Ma pratique photographique se développe autour de jeux avec le « je ». Par le mot « jeu », j’entends une forme d’exercice, ou d’activité, dont les règles sont définies préalablement par nul autre que moi. Le jeu peut prendre différentes formes mais il implique toujours un corps : le mien. Ce corps est mon outil de travail, il est totalement malléable, prêt à se cacher ou à se contorsionner pour se plier aux règles du jeu. Les règles du jeu sont chaque fois différentes, néanmoins, elles partagent presque toutes le même dénominateur, le même objectif : faire surgir une histoire par l’absurdité d’une situation. Ma démarche s’inscrit également dans une volonté d’amuser le spectateur et, le cas échéant, de le faire rire. Les photographies sont toujours mises en scène, voire chorégraphiées, à l’avance. Elles sont performées, l’engagement du corps est indispensable et le déguisement est choisi pour la photographie, de même que la pose est prise pour la photographie.

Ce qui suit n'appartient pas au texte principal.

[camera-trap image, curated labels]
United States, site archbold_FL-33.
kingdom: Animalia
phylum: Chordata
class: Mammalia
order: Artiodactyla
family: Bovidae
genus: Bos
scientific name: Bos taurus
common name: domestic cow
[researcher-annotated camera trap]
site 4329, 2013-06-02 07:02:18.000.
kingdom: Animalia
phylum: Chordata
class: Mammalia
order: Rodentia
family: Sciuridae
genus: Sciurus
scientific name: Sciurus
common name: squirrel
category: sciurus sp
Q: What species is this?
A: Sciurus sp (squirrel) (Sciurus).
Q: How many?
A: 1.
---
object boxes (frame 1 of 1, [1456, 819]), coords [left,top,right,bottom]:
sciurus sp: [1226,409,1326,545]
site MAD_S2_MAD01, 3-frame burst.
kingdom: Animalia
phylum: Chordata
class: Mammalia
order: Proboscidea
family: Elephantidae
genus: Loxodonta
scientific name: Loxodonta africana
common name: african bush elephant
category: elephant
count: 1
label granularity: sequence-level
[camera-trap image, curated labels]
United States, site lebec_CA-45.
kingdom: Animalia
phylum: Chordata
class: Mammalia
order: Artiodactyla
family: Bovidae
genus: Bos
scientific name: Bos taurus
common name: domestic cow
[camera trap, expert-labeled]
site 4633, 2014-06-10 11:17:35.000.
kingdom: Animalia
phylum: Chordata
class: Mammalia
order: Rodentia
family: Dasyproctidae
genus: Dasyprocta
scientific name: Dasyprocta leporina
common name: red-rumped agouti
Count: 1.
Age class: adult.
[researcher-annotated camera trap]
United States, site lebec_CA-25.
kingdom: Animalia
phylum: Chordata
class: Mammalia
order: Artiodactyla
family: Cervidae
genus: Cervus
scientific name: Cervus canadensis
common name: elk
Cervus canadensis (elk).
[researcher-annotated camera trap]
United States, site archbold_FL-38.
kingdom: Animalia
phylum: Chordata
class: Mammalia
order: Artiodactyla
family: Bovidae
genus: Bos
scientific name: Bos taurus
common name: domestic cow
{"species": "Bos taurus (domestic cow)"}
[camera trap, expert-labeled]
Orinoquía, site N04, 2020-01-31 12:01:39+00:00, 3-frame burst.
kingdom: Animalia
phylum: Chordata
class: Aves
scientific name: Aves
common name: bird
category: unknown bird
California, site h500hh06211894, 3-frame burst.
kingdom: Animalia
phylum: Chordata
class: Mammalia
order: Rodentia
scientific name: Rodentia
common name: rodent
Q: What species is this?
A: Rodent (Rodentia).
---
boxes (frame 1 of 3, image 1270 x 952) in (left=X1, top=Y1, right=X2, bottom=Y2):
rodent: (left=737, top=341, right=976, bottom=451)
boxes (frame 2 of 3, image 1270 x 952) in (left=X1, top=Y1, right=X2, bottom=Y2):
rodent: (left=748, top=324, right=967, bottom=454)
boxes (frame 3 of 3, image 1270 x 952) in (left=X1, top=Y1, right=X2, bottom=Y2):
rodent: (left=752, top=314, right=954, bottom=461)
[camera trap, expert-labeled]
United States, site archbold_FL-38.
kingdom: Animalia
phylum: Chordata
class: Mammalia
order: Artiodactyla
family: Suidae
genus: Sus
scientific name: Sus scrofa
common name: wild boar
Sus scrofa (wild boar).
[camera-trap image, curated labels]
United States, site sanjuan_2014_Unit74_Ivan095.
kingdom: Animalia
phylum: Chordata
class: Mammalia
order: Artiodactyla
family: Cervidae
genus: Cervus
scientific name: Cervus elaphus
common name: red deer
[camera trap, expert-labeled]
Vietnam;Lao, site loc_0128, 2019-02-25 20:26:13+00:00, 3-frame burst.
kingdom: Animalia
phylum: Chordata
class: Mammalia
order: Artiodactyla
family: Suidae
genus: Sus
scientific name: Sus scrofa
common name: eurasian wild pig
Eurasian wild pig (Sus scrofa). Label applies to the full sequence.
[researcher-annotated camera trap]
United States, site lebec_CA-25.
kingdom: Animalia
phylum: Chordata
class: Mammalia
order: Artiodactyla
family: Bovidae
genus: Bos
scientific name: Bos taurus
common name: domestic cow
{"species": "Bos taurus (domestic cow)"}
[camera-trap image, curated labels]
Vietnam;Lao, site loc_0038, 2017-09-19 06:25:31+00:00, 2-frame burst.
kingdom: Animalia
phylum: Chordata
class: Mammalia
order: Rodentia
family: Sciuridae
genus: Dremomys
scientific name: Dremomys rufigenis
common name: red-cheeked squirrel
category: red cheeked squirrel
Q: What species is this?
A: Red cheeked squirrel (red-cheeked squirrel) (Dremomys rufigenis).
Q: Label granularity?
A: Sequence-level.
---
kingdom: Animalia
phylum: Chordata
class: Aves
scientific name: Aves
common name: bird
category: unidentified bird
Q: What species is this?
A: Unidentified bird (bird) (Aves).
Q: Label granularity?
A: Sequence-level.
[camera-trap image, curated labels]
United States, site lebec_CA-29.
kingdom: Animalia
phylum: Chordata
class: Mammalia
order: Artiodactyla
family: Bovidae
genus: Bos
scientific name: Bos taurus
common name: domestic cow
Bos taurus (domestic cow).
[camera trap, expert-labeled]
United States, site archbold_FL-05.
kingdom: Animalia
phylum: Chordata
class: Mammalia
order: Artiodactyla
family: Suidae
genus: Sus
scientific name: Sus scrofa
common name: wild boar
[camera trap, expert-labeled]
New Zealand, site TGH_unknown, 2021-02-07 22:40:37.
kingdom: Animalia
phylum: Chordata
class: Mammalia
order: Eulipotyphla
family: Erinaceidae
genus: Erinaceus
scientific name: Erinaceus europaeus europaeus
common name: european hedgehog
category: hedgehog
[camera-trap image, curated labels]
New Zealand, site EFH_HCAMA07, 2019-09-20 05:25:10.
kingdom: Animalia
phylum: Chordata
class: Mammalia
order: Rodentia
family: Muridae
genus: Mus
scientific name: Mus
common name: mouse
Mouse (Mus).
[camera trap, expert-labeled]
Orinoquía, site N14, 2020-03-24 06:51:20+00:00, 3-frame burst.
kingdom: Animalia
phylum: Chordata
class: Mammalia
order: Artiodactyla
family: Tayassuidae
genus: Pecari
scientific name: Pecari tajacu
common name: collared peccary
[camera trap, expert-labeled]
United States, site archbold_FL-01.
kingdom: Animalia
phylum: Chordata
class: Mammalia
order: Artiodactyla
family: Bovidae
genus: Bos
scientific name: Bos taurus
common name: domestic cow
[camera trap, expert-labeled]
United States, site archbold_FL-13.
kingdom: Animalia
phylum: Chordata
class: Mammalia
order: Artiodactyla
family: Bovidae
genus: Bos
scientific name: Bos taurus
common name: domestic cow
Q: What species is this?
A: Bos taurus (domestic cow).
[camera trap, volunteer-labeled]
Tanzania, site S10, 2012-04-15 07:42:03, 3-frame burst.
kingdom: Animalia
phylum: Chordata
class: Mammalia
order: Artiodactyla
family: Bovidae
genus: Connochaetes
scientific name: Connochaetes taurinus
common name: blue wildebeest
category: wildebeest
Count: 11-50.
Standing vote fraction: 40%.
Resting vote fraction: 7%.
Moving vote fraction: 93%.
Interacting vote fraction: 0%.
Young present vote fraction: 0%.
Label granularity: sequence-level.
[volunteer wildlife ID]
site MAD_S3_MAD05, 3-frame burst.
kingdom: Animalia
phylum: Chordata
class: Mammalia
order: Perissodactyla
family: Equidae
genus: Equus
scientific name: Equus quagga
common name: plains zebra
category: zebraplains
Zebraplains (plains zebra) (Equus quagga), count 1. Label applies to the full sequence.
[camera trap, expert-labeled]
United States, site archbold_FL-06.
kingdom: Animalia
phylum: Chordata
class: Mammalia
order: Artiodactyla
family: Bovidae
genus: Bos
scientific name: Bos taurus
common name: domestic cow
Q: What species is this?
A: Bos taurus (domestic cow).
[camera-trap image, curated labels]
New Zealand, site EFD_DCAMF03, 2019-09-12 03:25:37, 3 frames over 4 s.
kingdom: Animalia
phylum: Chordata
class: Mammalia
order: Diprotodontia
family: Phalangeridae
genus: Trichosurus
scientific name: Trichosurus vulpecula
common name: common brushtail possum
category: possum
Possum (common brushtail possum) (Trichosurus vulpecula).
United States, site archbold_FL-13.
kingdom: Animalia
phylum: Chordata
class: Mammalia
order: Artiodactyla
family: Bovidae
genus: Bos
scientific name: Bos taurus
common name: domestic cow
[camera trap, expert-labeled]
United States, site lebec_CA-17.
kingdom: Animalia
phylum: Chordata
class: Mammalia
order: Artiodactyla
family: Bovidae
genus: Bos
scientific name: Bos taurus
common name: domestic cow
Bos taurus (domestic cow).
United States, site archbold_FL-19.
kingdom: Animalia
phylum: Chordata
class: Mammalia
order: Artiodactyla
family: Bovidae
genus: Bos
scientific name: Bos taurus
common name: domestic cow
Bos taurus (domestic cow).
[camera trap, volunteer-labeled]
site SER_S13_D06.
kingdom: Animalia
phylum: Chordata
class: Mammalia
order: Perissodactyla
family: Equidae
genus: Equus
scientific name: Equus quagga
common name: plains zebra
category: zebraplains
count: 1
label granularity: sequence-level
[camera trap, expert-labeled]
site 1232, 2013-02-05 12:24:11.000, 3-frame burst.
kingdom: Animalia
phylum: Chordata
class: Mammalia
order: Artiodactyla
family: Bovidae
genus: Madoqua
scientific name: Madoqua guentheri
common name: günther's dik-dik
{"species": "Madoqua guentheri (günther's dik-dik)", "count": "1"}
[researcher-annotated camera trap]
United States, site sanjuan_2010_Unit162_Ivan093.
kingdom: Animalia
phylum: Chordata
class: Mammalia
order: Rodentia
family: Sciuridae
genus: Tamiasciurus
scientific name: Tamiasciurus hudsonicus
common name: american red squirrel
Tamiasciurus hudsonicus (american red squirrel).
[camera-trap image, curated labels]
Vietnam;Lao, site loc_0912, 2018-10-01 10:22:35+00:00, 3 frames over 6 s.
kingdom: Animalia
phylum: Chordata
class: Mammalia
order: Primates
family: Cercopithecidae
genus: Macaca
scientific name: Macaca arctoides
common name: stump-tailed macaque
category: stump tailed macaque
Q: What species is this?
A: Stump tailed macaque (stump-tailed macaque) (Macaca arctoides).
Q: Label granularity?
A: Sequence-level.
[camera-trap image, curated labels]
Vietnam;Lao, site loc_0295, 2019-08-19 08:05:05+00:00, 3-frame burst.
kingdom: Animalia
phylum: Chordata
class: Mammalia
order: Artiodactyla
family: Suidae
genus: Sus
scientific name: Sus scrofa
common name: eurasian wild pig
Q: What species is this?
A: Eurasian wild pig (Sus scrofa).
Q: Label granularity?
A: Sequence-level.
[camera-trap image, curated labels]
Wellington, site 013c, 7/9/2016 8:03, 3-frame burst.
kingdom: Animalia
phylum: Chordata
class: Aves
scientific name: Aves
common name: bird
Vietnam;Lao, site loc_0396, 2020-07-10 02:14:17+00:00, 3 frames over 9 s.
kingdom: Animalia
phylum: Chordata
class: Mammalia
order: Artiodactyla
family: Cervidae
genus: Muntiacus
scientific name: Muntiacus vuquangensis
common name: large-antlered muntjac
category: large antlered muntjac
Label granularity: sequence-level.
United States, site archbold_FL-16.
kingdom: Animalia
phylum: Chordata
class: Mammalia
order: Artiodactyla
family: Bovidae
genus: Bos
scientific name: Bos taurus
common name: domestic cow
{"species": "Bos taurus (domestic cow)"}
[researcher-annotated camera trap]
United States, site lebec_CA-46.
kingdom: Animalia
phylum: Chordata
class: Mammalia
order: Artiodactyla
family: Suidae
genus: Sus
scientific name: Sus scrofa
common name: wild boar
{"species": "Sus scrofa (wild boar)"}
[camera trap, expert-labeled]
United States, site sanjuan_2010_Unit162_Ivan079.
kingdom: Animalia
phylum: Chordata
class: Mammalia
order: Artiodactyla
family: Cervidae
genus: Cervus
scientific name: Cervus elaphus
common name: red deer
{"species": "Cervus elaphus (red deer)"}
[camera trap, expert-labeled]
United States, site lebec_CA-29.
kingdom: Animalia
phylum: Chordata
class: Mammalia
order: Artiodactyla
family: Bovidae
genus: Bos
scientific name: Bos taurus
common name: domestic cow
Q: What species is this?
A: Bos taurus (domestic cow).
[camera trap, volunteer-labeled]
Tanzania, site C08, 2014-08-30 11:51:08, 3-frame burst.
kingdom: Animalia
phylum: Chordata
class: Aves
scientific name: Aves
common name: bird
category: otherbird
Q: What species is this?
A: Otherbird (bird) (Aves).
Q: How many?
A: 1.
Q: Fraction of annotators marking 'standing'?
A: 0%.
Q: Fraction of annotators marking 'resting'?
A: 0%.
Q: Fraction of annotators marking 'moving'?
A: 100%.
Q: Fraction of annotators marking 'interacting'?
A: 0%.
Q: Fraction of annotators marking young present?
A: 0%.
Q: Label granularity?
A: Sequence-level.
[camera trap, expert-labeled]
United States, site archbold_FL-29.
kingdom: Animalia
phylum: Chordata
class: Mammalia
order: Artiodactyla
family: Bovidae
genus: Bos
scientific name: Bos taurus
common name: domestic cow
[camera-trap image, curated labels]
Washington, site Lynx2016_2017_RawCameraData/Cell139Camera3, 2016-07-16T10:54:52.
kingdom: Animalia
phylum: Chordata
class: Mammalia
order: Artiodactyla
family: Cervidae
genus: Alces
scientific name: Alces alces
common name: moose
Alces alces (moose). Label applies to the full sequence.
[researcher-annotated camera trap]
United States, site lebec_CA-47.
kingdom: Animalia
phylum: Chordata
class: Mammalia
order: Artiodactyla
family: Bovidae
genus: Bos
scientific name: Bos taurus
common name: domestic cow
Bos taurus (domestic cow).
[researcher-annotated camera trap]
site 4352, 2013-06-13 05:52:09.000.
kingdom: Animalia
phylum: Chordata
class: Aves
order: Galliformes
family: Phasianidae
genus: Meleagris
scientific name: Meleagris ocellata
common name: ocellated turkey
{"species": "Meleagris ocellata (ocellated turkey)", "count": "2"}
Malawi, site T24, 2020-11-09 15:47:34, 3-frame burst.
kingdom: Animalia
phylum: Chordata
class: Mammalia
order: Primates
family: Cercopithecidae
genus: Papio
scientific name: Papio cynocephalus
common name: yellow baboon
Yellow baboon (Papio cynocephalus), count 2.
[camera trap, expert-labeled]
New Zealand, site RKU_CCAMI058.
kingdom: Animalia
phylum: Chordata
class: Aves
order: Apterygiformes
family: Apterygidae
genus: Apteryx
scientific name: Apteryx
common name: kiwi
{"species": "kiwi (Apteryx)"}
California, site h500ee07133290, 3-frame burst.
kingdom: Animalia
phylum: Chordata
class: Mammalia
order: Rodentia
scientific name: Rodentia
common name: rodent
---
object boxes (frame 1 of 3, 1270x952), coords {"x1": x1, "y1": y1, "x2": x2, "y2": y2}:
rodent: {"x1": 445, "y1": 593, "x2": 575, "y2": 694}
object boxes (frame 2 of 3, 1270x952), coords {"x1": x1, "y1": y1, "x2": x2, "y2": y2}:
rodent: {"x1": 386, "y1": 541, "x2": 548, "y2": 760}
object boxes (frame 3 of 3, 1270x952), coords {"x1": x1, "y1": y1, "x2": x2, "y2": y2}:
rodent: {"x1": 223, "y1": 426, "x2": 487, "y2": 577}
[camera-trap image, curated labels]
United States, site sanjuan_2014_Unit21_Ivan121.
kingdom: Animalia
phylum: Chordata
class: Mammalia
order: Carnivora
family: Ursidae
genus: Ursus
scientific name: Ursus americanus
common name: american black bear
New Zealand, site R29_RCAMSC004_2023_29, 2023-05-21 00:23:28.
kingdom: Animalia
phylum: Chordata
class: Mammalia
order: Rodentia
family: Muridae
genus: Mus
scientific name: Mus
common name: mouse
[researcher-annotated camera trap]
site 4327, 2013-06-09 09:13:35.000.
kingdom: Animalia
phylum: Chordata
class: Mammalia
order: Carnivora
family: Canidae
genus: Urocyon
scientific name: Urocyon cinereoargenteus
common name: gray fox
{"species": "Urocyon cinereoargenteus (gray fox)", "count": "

Certaines images sont hybrides puisqu’elles mettent en jeu la broderie, un autre médium. Et, en plus, d’ajouter de la matière au tirage, la broderie vient ajouter une nouvelle couche à l’histoire, un niveau de lecture supplémentaire.
Lorsque je photographie je joue car il est important pour moi que la pratique photographique soit un amusement. Lorsque je photographie je joue, je joue à être autre, tantôt membre de famille, tantôt personnage inventé de toute pièce. Bien que je sois mon propre modèle, je ne considère pas mes images comme des autoportraits. Ainsi le jeu avec le « je » est constamment à la frontière entre le moi et le non-moi ou entre le moi et le personnage.
Au croisement entre personnage, masque et artisanat, c’est bien une quête de l’origine qui se joue au travers de mes images, la quête de mon origine.